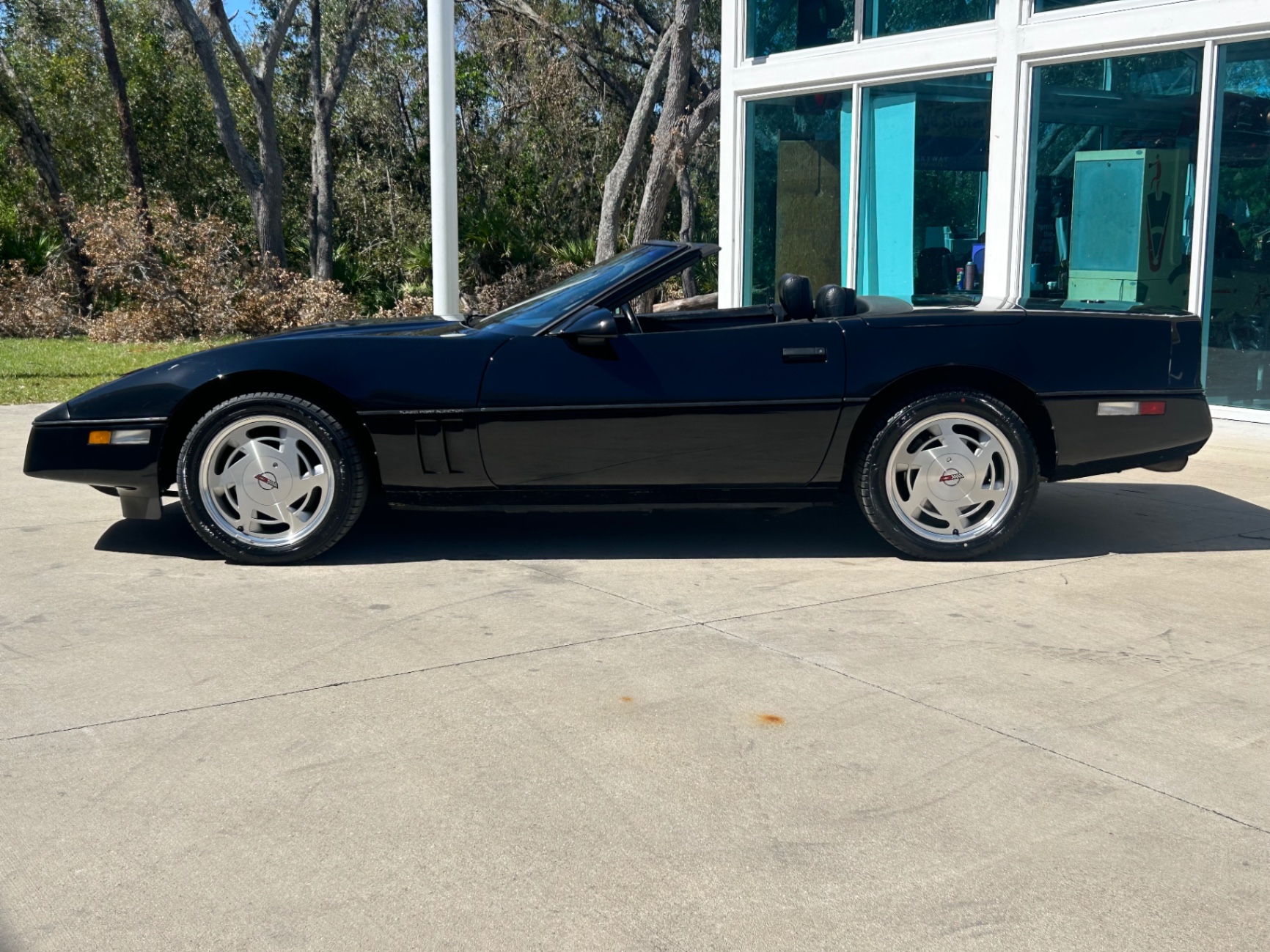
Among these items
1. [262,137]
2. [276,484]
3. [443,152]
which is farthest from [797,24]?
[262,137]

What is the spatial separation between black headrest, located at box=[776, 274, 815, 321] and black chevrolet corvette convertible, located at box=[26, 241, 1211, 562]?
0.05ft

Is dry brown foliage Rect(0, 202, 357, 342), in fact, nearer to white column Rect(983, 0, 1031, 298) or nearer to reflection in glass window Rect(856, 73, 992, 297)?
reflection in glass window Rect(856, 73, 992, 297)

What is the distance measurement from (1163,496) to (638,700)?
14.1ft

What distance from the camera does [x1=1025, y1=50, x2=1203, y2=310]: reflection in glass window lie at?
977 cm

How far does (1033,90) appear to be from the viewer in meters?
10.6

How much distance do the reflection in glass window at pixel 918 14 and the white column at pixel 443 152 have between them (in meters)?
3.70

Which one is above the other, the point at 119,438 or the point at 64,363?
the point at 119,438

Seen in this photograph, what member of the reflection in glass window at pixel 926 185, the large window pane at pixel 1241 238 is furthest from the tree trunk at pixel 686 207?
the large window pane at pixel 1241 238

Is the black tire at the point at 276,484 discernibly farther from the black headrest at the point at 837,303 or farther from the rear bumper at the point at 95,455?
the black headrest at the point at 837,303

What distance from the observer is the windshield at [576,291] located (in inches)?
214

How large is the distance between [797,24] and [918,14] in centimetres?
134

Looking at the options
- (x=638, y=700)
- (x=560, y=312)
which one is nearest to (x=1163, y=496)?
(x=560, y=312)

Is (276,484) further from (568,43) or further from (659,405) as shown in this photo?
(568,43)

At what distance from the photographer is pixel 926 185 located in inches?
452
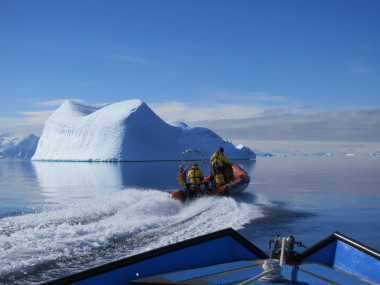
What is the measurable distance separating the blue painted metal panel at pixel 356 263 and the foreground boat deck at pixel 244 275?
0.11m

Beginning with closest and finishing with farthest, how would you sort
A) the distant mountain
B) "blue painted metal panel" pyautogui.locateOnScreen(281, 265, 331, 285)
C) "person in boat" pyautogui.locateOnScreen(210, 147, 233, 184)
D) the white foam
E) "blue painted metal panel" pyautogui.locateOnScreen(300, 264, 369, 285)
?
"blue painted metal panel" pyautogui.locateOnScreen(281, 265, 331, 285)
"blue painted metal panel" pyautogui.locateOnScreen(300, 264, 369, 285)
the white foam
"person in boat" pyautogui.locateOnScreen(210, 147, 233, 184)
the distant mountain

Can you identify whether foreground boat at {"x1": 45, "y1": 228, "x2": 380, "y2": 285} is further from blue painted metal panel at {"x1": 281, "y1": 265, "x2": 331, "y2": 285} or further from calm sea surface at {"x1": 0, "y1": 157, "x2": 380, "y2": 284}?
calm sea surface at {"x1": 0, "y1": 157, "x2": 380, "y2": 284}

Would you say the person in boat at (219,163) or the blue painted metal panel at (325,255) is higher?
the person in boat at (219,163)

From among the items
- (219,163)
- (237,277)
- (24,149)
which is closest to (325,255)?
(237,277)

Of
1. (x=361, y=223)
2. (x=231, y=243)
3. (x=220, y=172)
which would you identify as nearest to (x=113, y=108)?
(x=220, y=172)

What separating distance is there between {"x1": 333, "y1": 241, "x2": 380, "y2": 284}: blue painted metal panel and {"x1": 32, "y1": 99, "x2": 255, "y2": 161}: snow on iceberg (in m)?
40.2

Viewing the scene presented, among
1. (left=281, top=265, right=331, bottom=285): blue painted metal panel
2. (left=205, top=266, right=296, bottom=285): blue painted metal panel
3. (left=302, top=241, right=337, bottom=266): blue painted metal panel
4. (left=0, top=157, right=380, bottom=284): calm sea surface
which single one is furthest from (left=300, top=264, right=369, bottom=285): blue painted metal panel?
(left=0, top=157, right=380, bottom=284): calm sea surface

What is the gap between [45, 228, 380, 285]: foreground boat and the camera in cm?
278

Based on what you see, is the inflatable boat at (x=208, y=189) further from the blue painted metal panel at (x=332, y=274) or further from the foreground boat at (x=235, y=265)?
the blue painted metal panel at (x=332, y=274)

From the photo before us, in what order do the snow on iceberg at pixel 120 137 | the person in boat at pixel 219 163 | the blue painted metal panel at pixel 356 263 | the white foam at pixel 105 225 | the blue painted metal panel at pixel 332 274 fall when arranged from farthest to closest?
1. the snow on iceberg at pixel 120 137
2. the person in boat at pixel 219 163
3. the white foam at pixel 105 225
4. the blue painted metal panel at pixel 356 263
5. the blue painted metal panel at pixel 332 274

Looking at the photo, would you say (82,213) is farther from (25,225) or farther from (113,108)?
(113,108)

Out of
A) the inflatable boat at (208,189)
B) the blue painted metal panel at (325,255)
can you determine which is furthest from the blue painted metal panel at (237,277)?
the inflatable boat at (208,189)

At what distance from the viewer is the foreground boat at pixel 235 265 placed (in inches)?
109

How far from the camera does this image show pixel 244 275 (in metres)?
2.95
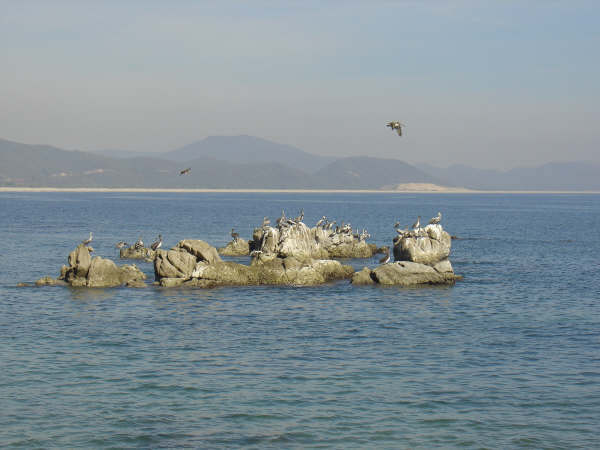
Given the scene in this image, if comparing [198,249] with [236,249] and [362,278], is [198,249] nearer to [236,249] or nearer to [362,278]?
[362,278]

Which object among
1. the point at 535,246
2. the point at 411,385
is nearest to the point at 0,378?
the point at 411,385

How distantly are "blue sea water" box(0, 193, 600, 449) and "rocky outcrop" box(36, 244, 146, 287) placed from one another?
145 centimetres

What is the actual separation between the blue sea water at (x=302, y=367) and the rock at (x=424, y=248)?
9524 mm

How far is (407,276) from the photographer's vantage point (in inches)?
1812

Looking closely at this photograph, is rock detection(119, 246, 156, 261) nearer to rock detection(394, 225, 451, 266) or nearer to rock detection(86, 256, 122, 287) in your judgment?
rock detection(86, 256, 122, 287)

════════════════

Extract the lines of the items verbatim, starting at the line containing "Looking at the photo, would" and continuing through the last line of the items, with both ends included. Omit the pictures from the output.

Looking at the photo, would you say (82,213) is farther from (25,225) or farther from (113,108)?
(113,108)

Out of
A) the inflatable boat at (208,189)
B) the blue painted metal panel at (325,255)
can you determine which is furthest from the blue painted metal panel at (237,277)?
the inflatable boat at (208,189)

At what distance from the viewer is the foreground boat at pixel 235 265 placed (in inches)?
109

How far from the camera does this image show pixel 244 275 (in metres)?
2.95
Given the scene in this image, if comparing [198,249] with [236,249] and [362,278], is [198,249] nearer to [236,249] or nearer to [362,278]?
[362,278]

Which object among
1. the point at 535,246
2. the point at 411,385
is nearest to the point at 0,378?
the point at 411,385

How distantly are "blue sea water" box(0, 193, 600, 449) and "rocky outcrop" box(36, 244, 146, 287) placed from one another?
145 centimetres

What is the actual separation between the blue sea water at (x=302, y=367) and the rock at (x=424, y=248)?
9524 mm

How far is (407,276) from the photographer's vantage point (in inches)?
1812

Looking closely at this photograph, is rock detection(119, 246, 156, 261) nearer to rock detection(394, 225, 451, 266) or nearer to rock detection(86, 256, 122, 287) in your judgment?
rock detection(86, 256, 122, 287)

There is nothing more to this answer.